For this exercise, retype each line of the material below verbatim and omit any picture.

Segment Start: Provided material

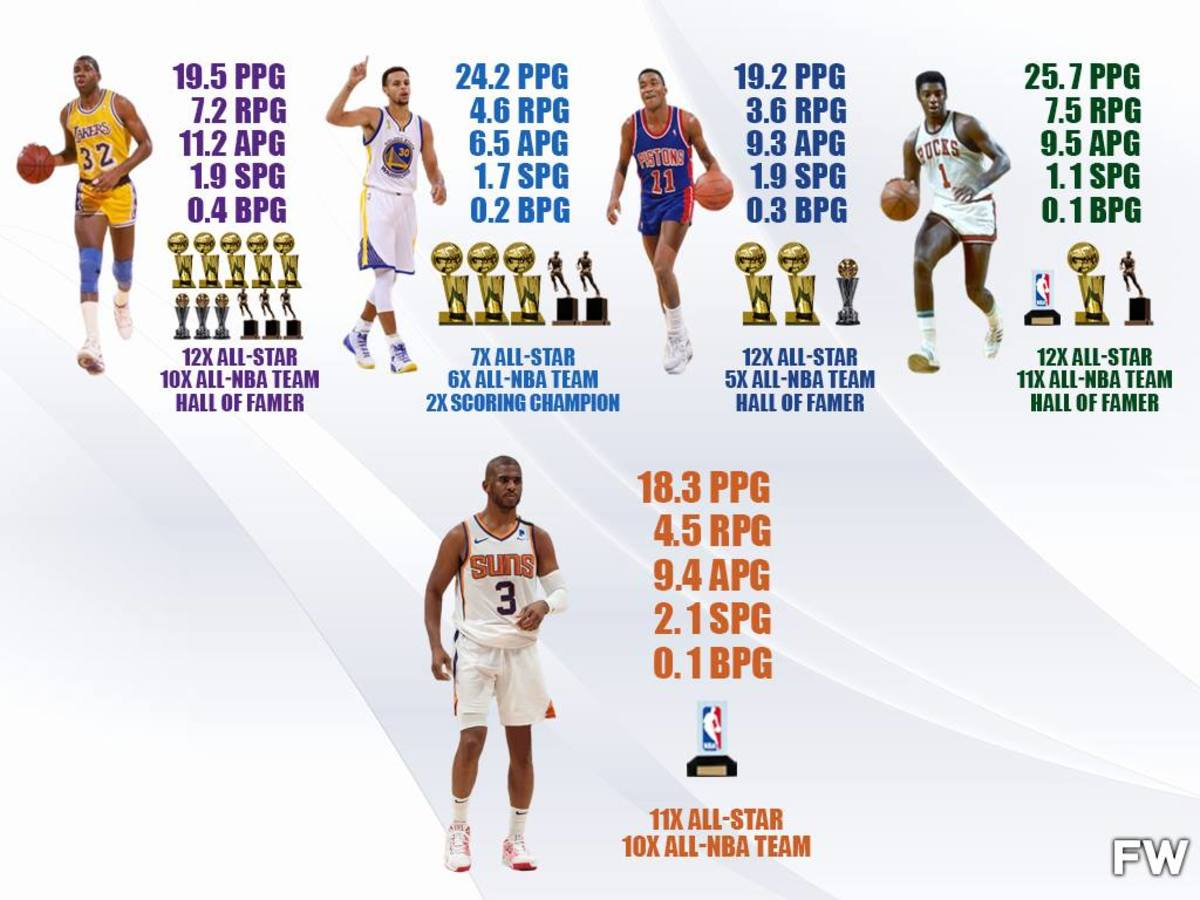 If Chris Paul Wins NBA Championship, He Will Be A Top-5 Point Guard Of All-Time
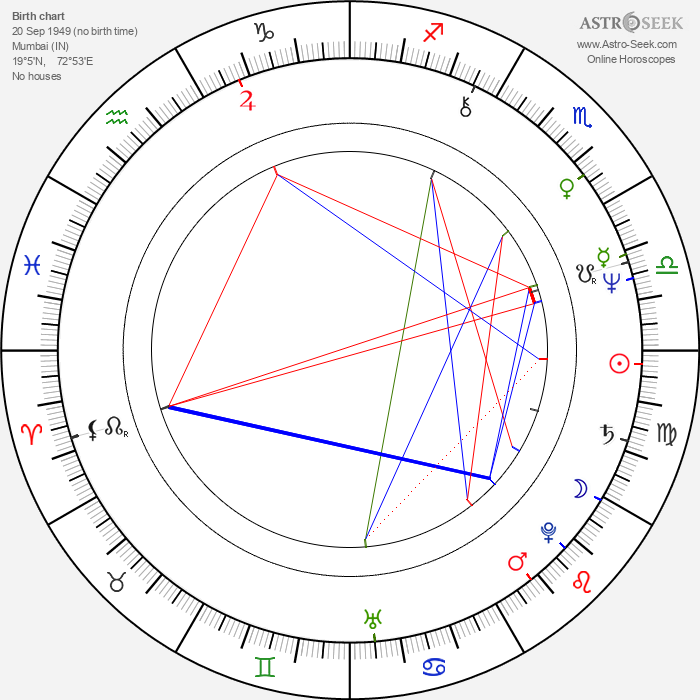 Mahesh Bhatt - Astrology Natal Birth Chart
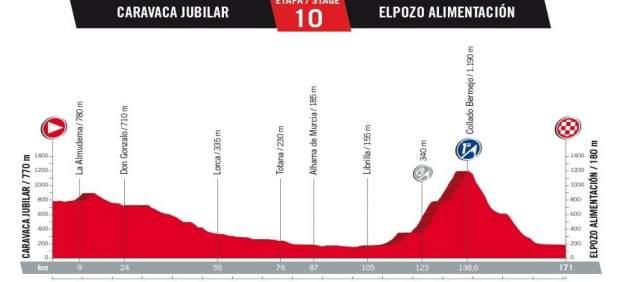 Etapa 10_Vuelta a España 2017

Segment End: Provided material

:: Task solution ::
 If Chris Paul Wins NBA Championship, He Will Be A Top-5 Point Guard Of All-Time
 Mahesh Bhatt - Astrology Natal Birth Chart
 Etapa 10_Vuelta a España 2017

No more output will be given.